### TEXT EXCERPT

Apple Silicon GPU acceleration via Metal Performance Shaders (MPS).

TorchMPSBackend

Torch MPS batch execution backend for Apple Silicon GPUs.

Requirements:

  • macOS 12.3+ with Apple Silicon (M1/M2/M3/M4)

  • PyTorch with MPS support

Dtype Policy:

Metal Performance Shaders only supports up to float32 on GPU. Therefore, the framework promotes the results to float64 on CPU (see to()) for stats engine precision.

Warning

MPS Determinism Caveat

Apple’s documentation confirms the lack of float64 support: MPSDataType.

Also, other issues on other projects have reported a similar problem:

Torch MPS preserves RNG stream structure but does not guarantee bitwise reproducibility due to Metal backend scheduling and float32 arithmetic. Statistical properties (mean, variance, CI coverage) remain correct. (see TestMPSDeterminism in tests/test_torch_backend.py for actual tests)

from mcframework.backends import TorchMPSBackend, is_mps_available

if is_mps_available():
    backend = TorchMPSBackend()
    results = backend.run(sim, 1_000_000, sim.seed_seq, None)

TorchCUDABackend#

NVIDIA GPU acceleration with adaptive batching and CUDA streams.

TorchCUDABackend

Torch CUDA batch execution backend for NVIDIA GPUs.

Features:

  • Adaptive batch sizing based on GPU memory

  • CUDA stream support for async execution

  • Native float64 support (no precision loss)

  • Optional cuRAND integration for maximum performance

Configuration Options:

Parameter

Default

Description

device_id

0

CUDA device index for multi-GPU systems

use_curand

False

Use cuRAND instead of torch.Generator

batch_size

None

Fixed batch size (None = adaptive)

use_streams

True

Enable CUDA streams for async execution

from mcframework.backends import TorchCUDABackend, is_cuda_available

if is_cuda_available():
    # Basic usage
    backend = TorchCUDABackend()

    # Advanced configuration
    backend = TorchCUDABackend(
        device_id=0,
        use_curand=False,
        batch_size=None,  # Adaptive
        use_streams=True,
    )

    results = backend.run(sim, 10_000_000, sim.seed_seq, progress_callback)

Implementing Torch Support#

To enable GPU acceleration for your simulation, implement torch_batch():

from mcframework import MonteCarloSimulation

class MySimulation(MonteCarloSimulation):
    supports_batch = True  # Required flag

    def single_simulation(self, _rng=None, **kwargs):
        rng = self._rng(_rng, self.rng)
        return float(rng.normal())

######

* PROMPT
Revise the backend documentation from "MPS Determinism Caveat" to "for actual tests)", changing "bitwise reproducibility" to "exact reproducibility".

### EXCERPTED DATA

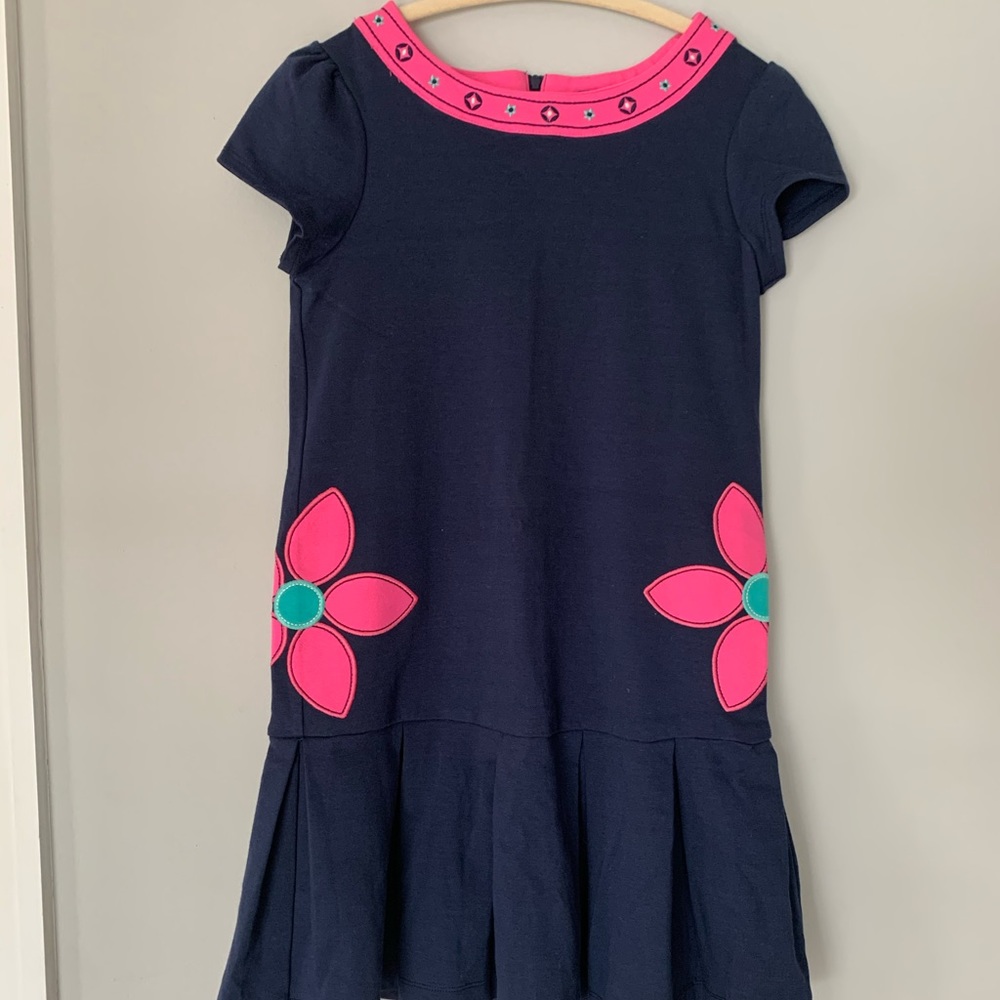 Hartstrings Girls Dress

######
### EXCERPTED DATA

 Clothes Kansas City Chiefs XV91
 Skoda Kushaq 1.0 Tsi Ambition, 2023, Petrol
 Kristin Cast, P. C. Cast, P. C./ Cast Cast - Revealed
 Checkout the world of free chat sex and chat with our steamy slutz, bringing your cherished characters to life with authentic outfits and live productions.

######

* OUTPUT OF THE TASK
MPS Determinism Caveat

Apple’s documentation confirms the lack of float64 support: MPSDataType.

Also, other issues on other projects have reported a similar problem:

Torch MPS preserves RNG stream structure but does not guarantee exact reproducibility due to Metal backend scheduling and float32 arithmetic. Statistical properties (mean, variance, CI coverage) remain correct. (see TestMPSDeterminism in tests/test_torch_backend.py for actual tests)